REQUIRED WORK
Each entry below is to be transcribed exactly.

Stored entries
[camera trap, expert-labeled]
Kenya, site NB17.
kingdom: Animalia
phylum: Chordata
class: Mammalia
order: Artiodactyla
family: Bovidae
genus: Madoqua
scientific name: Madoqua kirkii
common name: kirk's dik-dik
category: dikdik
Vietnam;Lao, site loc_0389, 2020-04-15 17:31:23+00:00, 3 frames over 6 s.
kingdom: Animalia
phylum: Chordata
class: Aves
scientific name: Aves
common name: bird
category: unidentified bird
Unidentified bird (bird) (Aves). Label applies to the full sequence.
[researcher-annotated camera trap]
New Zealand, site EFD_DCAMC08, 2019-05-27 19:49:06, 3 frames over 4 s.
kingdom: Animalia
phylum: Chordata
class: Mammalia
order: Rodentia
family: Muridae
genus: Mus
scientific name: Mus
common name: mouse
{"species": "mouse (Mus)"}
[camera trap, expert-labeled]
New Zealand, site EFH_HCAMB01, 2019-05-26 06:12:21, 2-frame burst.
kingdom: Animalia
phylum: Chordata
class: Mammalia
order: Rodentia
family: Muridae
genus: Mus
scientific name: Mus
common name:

ANSWER SECTION
[camera trap, expert-labeled]
Kenya, site NB17.
kingdom: Animalia
phylum: Chordata
class: Mammalia
order: Artiodactyla
family: Bovidae
genus: Madoqua
scientific name: Madoqua kirkii
common name: kirk's dik-dik
category: dikdik
Vietnam;Lao, site loc_0389, 2020-04-15 17:31:23+00:00, 3 frames over 6 s.
kingdom: Animalia
phylum: Chordata
class: Aves
scientific name: Aves
common name: bird
category: unidentified bird
Unidentified bird (bird) (Aves). Label applies to the full sequence.
[researcher-annotated camera trap]
New Zealand, site EFD_DCAMC08, 2019-05-27 19:49:06, 3 frames over 4 s.
kingdom: Animalia
phylum: Chordata
class: Mammalia
order: Rodentia
family: Muridae
genus: Mus
scientific name: Mus
common name: mouse
{"species": "mouse (Mus)"}
[camera trap, expert-labeled]
New Zealand, site EFH_HCAMB01, 2019-05-26 06:12:21, 2-frame burst.
kingdom: Animalia
phylum: Chordata
class: Mammalia
order: Rodentia
family: Muridae
genus: Mus
scientific name: Mus
common name:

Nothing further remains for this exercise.